| STATED PROBLEM |
Rewrite every line of the records below as a JSON list of strings, one string per line, skipping any blank lines.

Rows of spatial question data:
──────

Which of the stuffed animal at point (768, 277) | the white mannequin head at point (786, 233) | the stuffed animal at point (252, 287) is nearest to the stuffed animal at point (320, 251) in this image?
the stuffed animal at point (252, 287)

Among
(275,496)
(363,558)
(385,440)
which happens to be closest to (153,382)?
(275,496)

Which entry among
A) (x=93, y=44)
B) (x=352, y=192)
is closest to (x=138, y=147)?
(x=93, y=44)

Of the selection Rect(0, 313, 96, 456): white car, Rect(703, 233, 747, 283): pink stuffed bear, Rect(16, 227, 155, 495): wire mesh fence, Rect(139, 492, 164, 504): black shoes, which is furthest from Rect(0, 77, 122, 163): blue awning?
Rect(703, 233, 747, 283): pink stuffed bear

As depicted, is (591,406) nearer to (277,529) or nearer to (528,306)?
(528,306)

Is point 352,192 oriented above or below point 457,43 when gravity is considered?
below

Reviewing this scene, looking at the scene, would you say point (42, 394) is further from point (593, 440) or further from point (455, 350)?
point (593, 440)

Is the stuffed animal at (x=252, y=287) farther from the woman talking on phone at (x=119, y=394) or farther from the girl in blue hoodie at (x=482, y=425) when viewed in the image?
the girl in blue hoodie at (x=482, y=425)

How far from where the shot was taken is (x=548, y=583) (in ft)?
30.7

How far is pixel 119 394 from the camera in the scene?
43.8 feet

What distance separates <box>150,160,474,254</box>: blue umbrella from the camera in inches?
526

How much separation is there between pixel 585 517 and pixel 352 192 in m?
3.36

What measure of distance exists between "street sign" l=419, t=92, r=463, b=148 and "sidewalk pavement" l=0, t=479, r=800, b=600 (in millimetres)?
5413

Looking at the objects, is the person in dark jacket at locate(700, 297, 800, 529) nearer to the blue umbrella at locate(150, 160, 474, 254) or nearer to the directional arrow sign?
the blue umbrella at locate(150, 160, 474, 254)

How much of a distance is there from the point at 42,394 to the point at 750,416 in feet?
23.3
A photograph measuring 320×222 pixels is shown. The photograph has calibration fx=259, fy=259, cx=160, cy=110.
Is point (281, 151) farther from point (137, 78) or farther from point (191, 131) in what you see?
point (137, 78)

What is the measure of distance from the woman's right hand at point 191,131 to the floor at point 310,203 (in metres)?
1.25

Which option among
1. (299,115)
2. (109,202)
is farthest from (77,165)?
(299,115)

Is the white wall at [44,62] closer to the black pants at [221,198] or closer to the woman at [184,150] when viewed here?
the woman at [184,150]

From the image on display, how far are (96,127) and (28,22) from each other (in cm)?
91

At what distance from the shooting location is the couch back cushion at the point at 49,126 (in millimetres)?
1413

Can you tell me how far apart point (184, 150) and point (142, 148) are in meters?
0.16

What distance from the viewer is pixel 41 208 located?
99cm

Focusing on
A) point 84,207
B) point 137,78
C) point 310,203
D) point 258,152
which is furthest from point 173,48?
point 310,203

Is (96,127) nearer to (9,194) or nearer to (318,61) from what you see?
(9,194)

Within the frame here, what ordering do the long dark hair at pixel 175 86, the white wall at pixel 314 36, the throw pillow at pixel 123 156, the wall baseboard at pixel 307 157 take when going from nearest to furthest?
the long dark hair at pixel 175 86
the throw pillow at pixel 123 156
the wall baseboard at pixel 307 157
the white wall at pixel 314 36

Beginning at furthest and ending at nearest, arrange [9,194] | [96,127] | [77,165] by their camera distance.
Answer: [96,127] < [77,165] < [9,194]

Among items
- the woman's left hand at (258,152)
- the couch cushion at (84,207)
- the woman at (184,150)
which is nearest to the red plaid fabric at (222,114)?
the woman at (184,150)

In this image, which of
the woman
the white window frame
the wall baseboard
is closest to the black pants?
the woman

──────

| FULL SOLUTION |
[
  "Which of the stuffed animal at point (768, 277) | the white mannequin head at point (786, 233) | the stuffed animal at point (252, 287) is nearest to the stuffed animal at point (320, 251) in this image?",
  "the stuffed animal at point (252, 287)",
  "Among",
  "(275,496)",
  "(363,558)",
  "(385,440)",
  "which happens to be closest to (153,382)?",
  "(275,496)",
  "Which entry among",
  "A) (x=93, y=44)",
  "B) (x=352, y=192)",
  "is closest to (x=138, y=147)?",
  "(x=93, y=44)",
  "Of the selection Rect(0, 313, 96, 456): white car, Rect(703, 233, 747, 283): pink stuffed bear, Rect(16, 227, 155, 495): wire mesh fence, Rect(139, 492, 164, 504): black shoes, which is furthest from Rect(0, 77, 122, 163): blue awning?",
  "Rect(703, 233, 747, 283): pink stuffed bear",
  "As depicted, is (591,406) nearer to (277,529) or nearer to (528,306)?",
  "(528,306)",
  "Is point 352,192 oriented above or below point 457,43 when gravity is considered?",
  "below",
  "Reviewing this scene, looking at the scene, would you say point (42, 394) is further from point (593, 440) or further from point (455, 350)?",
  "point (593, 440)",
  "Is the stuffed animal at (x=252, y=287) farther from the woman talking on phone at (x=119, y=394) or farther from the girl in blue hoodie at (x=482, y=425) when viewed in the image?",
  "the girl in blue hoodie at (x=482, y=425)",
  "How far from where the shot was taken is (x=548, y=583) (in ft)?",
  "30.7",
  "How far is pixel 119 394 from the camera in the scene?",
  "43.8 feet",
  "What distance separates <box>150,160,474,254</box>: blue umbrella from the camera in inches?",
  "526",
  "How much separation is there between pixel 585 517 and pixel 352 192 in m?",
  "3.36",
  "What measure of distance exists between \"street sign\" l=419, t=92, r=463, b=148 and \"sidewalk pavement\" l=0, t=479, r=800, b=600 (in millimetres)?",
  "5413",
  "Looking at the objects, is the person in dark jacket at locate(700, 297, 800, 529) nearer to the blue umbrella at locate(150, 160, 474, 254) or nearer to the directional arrow sign?",
  "the blue umbrella at locate(150, 160, 474, 254)",
  "How much of a distance is there from the point at 42,394 to the point at 750,416 in feet?",
  "23.3",
  "A photograph measuring 320×222 pixels is shown. The photograph has calibration fx=259, fy=259, cx=160, cy=110.",
  "Is point (281, 151) farther from point (137, 78) or farther from point (191, 131) in what you see?",
  "point (137, 78)",
  "What is the measure of distance from the woman's right hand at point 191,131 to the floor at point 310,203 (in metres)?",
  "1.25",
  "Which option among",
  "1. (299,115)",
  "2. (109,202)",
  "is farthest from (77,165)?",
  "(299,115)",
  "Is the white wall at [44,62] closer to the black pants at [221,198] or closer to the woman at [184,150] when viewed here?",
  "the woman at [184,150]",
  "From the image on display, how far are (96,127) and (28,22) from each other (in cm)?",
  "91",
  "At what distance from the shooting location is the couch back cushion at the point at 49,126 (in millimetres)?",
  "1413",
  "Can you tell me how far apart point (184, 150) and point (142, 148) are in meters?",
  "0.16",
  "What distance from the viewer is pixel 41 208 located?",
  "99cm",
  "Focusing on",
  "A) point 84,207",
  "B) point 137,78",
  "C) point 310,203",
  "D) point 258,152",
  "which is furthest from point 173,48?",
  "point 310,203",
  "Is (96,127) nearer to (9,194) or nearer to (318,61) from what you see?",
  "(9,194)",
  "Within the frame here, what ordering do the long dark hair at pixel 175 86, the white wall at pixel 314 36, the throw pillow at pixel 123 156, the wall baseboard at pixel 307 157 take when going from nearest to furthest?",
  "the long dark hair at pixel 175 86",
  "the throw pillow at pixel 123 156",
  "the wall baseboard at pixel 307 157",
  "the white wall at pixel 314 36",
  "Beginning at furthest and ending at nearest, arrange [9,194] | [96,127] | [77,165] by their camera distance.",
  "Answer: [96,127] < [77,165] < [9,194]",
  "Among items",
  "- the woman's left hand at (258,152)",
  "- the couch cushion at (84,207)",
  "- the woman at (184,150)",
  "which is nearest to the red plaid fabric at (222,114)?",
  "the woman at (184,150)",
  "In this image, which of",
  "the woman",
  "the white window frame",
  "the wall baseboard",
  "is closest to the black pants?",
  "the woman"
]